**Brief:**
Extract, word for word, each line from the line holding "At what distance can" through the end of the records. Omit every picture.

**Materials provided:**
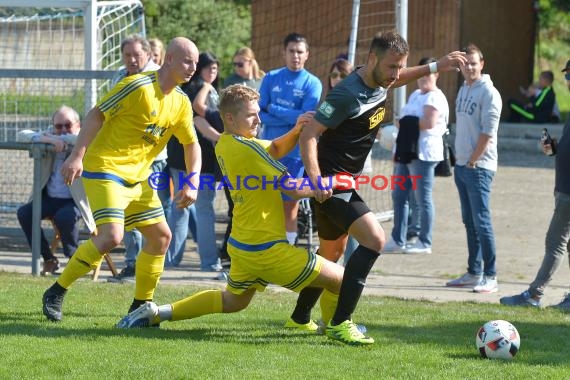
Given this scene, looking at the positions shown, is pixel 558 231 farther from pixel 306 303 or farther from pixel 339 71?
pixel 339 71

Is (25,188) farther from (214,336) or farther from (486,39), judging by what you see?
(486,39)

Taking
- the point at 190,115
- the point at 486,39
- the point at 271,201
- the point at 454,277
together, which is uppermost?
the point at 486,39

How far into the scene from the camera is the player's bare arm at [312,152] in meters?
6.41

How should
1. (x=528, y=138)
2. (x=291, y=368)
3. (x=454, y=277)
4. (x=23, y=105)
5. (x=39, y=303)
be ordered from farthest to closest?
1. (x=528, y=138)
2. (x=23, y=105)
3. (x=454, y=277)
4. (x=39, y=303)
5. (x=291, y=368)

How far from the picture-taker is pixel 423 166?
36.5 ft

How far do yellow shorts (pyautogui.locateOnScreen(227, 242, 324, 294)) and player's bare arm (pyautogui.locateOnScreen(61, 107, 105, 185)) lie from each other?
1.23 metres

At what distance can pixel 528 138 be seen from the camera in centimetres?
2047

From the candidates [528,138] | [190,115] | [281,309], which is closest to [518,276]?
[281,309]

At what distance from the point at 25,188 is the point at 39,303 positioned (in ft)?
15.4

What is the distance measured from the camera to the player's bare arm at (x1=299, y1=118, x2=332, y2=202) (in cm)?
641

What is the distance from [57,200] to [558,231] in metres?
4.63

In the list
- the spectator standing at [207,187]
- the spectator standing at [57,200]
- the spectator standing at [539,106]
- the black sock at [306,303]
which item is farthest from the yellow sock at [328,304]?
the spectator standing at [539,106]

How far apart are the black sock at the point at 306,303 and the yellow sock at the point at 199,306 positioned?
586 millimetres

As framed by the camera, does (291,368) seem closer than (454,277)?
Yes
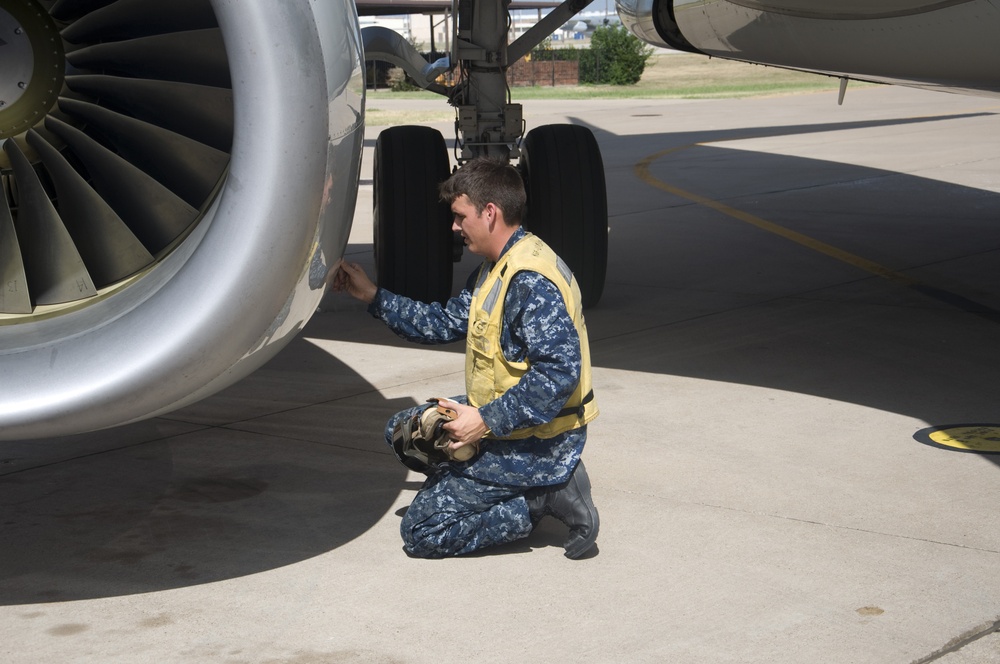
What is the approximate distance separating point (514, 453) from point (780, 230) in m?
6.54

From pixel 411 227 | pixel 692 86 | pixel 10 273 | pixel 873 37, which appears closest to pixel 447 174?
pixel 411 227

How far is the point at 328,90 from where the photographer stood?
2846mm

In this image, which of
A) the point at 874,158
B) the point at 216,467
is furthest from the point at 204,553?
the point at 874,158

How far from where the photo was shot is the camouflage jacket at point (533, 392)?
3.43m

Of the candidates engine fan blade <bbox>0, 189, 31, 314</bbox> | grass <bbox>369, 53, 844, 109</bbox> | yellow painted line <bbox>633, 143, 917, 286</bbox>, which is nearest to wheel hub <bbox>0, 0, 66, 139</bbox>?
engine fan blade <bbox>0, 189, 31, 314</bbox>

**Response:**
At what distance can pixel 528 138 be seen from the camera in centimetres?
2047

From the candidates [528,138] | [190,115] | [281,309], which is closest to [518,276]?
[281,309]

At what distance from the point at 25,188 is the point at 39,303 positioned (in ft)?
15.4

What is the distance measured from the camera to the player's bare arm at (x1=299, y1=118, x2=332, y2=202) (in cm)?
641

What is the distance from [57,200] to [558,231] in metres?
4.63

In the list
- the spectator standing at [207,187]
- the spectator standing at [57,200]
- the spectator standing at [539,106]
- the black sock at [306,303]
which item is farthest from the yellow sock at [328,304]?
the spectator standing at [539,106]

How far apart are the black sock at the point at 306,303 and the yellow sock at the point at 199,306 positioned?
586 millimetres

As framed by the camera, does (291,368) seem closer than (454,277)?
Yes
What is the approximate distance separating point (514, 453) from point (780, 230) in m?
6.54

From pixel 411 227 | pixel 692 86 | pixel 10 273 | pixel 873 37, which appears closest to pixel 447 174?
pixel 411 227

How far is the point at 328,90 from where the photographer stood?
2846mm

In this image, which of
A) the point at 874,158
B) the point at 216,467
is furthest from the point at 204,553?
the point at 874,158

How far from where the photo was shot is the camouflage jacket at point (533, 392)?
3.43m

Of the candidates engine fan blade <bbox>0, 189, 31, 314</bbox> | grass <bbox>369, 53, 844, 109</bbox> | yellow painted line <bbox>633, 143, 917, 286</bbox>, which is nearest to wheel hub <bbox>0, 0, 66, 139</bbox>?
engine fan blade <bbox>0, 189, 31, 314</bbox>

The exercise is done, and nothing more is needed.